While a large N can be very good, there are times when a small N is better. Recently I had an experience that taught me the value of the formula N=1. It reminds me that every person is unique. Yes, there are commonalities between people; however, no two people are exactly alike

Marcia Horn is CEO of a not-for-profit organization called ICAN. There are quite a few organizations with that name, but you can search “Marcia Horn and ICAN” if you want to learn more. ICAN has become one of the country’s most effective cancer patient advocacy organizations with the mission to accelerate the anticancer drug pipeline at every level. Marcia and her team are recognized and respected for the unique and tenacious patient advocacy offered by ICAN in its Personalized Medicine Cancer Case Navigation Programs, which cover every cancer and cancer subtype and emphasize molecular diagnostics and gene expression profiling. 

Marcia has taught me that each patient is unique. While research is very valuable, and ICAN supports it, treatment can vary from patient to patient. Her influence has changed how I look at many things. Recently a person shared with me that a dear friend has been diagnosed with glioblastoma multiforme and had few options. I connected her with Marcia. Here is what she wrote: “No GBM patient should be given up on—everyone is an N of 1.”

I find that this thinking applies to many areas. There is research that shows what makes for an engaged employee, a skilled leader, and a highly satisfied customer. This is valuable information; however, it is important to dig deeper with each individual. One can read that

Generation X, Y, and Z value certain things, or that Baby Boomers feel a certain way. While there are some broad generalizations that may apply, on an individual level, each person is different.

Today I recommend leaders learn from each person what their drivers are. The career development and goals of one individual may vary significantly from someone else their same age. How one person handles stress is different from how another person handles stress. Over the past few months, I’ve taken this new learning, combined it with many other observations, and brought together the ideas of many thought leaders to create resources focused on several different topics. 

One of them is employee engagement. Today this is the most important metric to gauge organizational success. Whoever has the best employee engagement—with employee experience at the center of the organizational ecosystem—will win. Whoever has the best middle management team will have the best engagement. And of course, the company that has the best senior executive team will have the best middle management team. 

With these truths in mind, here are some recommendations.

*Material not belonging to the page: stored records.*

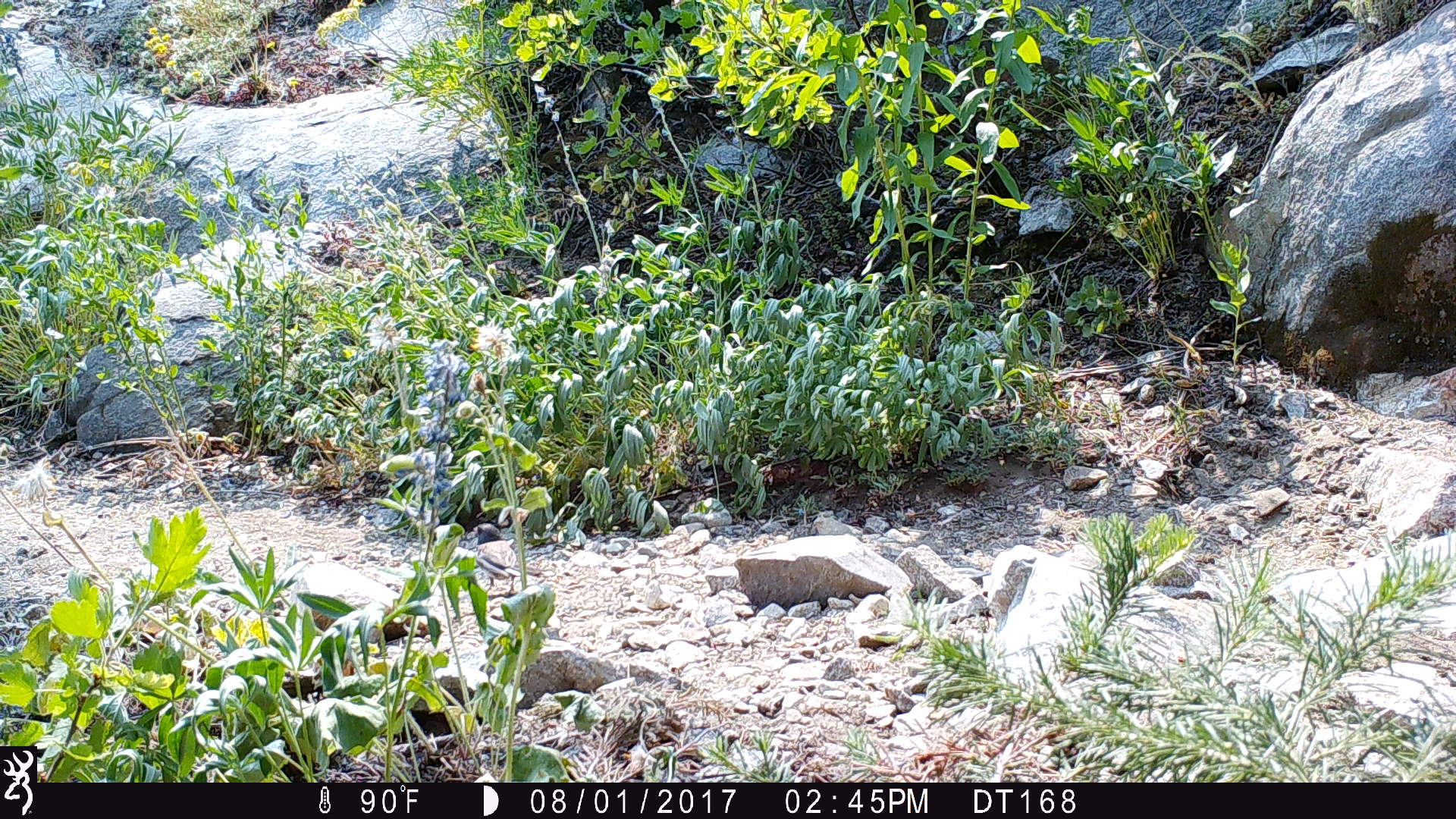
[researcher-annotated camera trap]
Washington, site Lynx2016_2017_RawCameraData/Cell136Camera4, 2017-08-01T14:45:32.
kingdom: Animalia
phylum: Chordata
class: Aves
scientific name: Aves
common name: birds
Aves (birds). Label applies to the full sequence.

  1. Emphasize career and skill development. Make sure that for each employee, consistent conversations are held to learn what the person’s career goals are. I have found Chipotle is outstanding in this area. Identify skill development opportunities for each person. People will leave an organization if they do not feel they are being invested in.
  2. Invest in manager development too. With the pandemic, it has been necessary to back off development due to so many managers having to take on direct staffing responsibilities. Unfortunately, since many more-experienced people are leaving, organizations have less-experienced employees filling both manager and frontline roles. Organizations are in a tough position. While they naturally want to increase training, they need to be careful not to overwhelm people. The training must be laser-focused. We are calling this micro-development, meaning small doses of very specific training provided in an easy-to-access manner.
  3. Implement Relationship Rounding™. The backbone of employee engagement is ongoing communication. Over the years, I have noticed that in some organizations, rounding has moved from a practice of listening and building relationships of trust to more of a transactional “checking a box” exercise. The group of experts I have brought together have focused on this subject and created a great resource on Relationship Rounding. Not only does this practice allow you to build a solid relationship with each person and figure out what they want and need, it helps you identify red flags that could indicate well-being issues. Relationship Rounding is the perfect way to do N=1 research.

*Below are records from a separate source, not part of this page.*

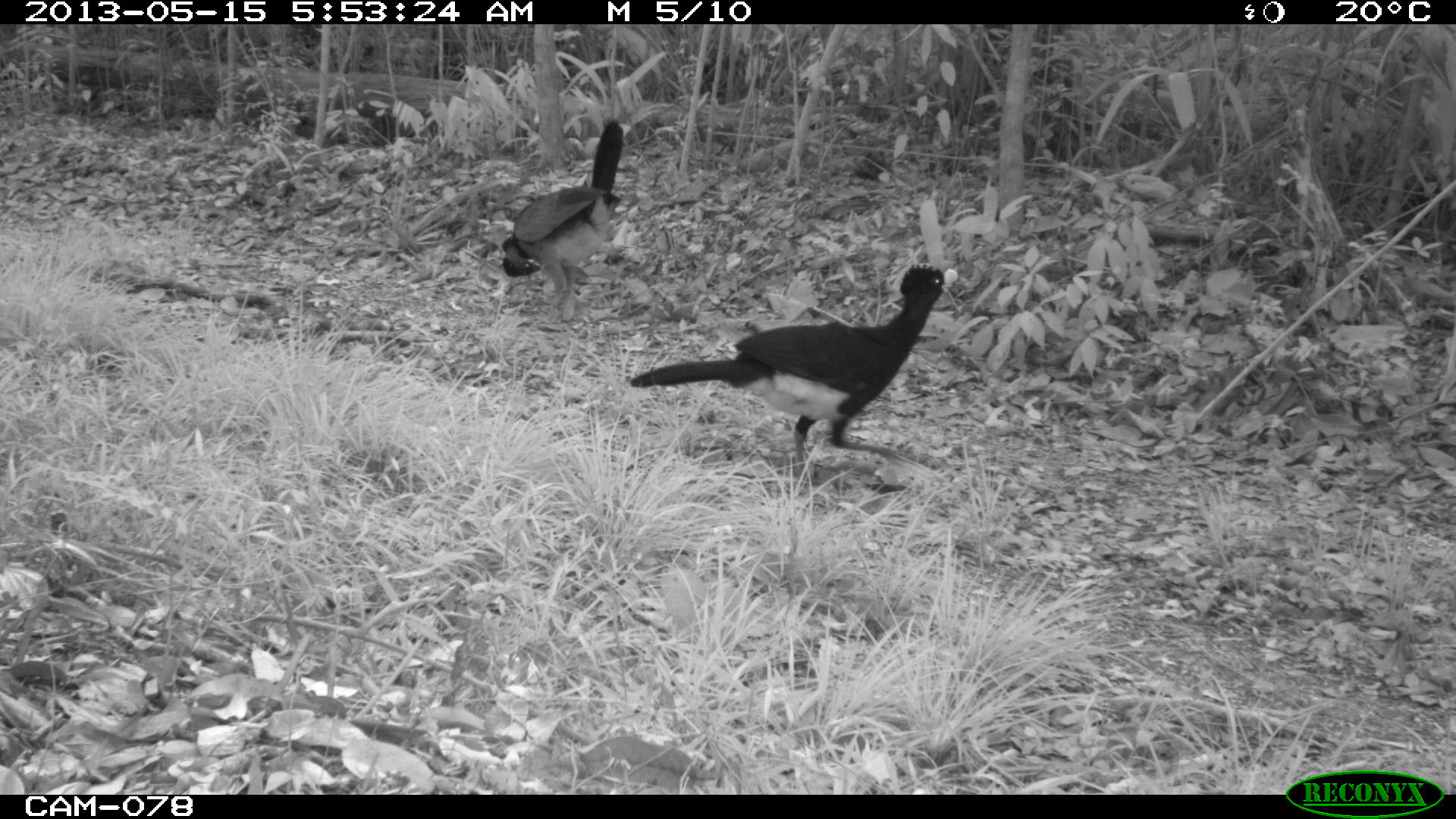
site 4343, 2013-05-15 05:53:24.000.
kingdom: Animalia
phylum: Chordata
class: Aves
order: Galliformes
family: Cracidae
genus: Crax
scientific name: Crax rubra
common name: great curassow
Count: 3.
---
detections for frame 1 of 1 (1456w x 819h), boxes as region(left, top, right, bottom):
crax rubra: region(629, 263, 959, 480); region(500, 118, 628, 320)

I am learning so much from difference makers like Marcia Horn and ICAN. I am grateful for their insights that help guide me and all of us in a rapidly changing world. 

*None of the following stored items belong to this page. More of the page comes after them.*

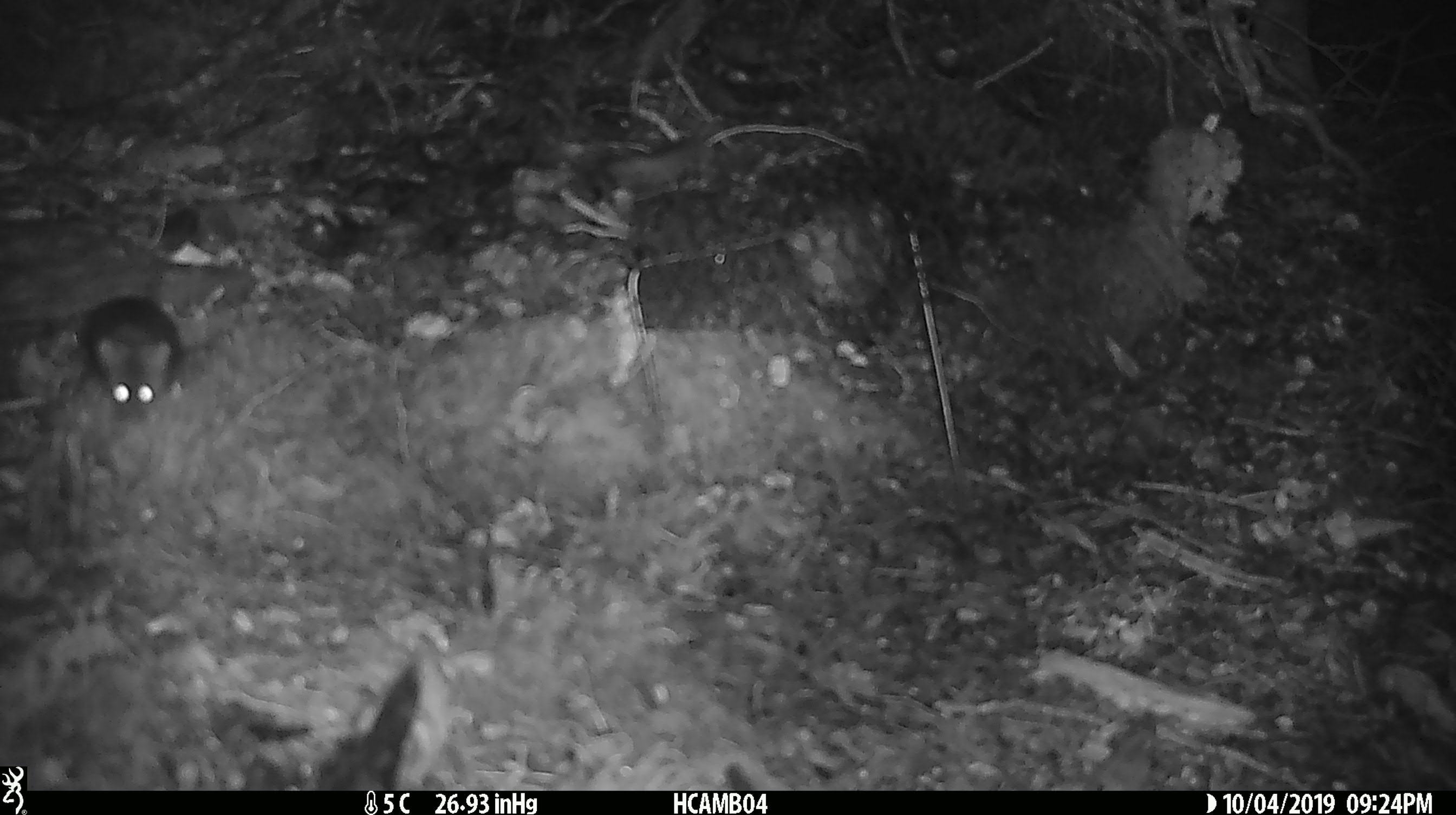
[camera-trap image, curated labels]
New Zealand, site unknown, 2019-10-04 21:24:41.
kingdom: Animalia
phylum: Chordata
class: Mammalia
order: Rodentia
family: Muridae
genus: Mus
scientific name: Mus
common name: mouse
Mouse (Mus).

We will never go back to the past. Many challenges we face today with recruiting and retaining talent are not new; however, the pandemic has made it impossible to not take increased action. The same is true with well-being. 

We must bring 2022 solutions to 2022 challenges. What worked in the past is not good enough. The great news is that those of us who realize this truth and get busy creating employee-centric organizations will enjoy an exciting, successful, and rewarding future.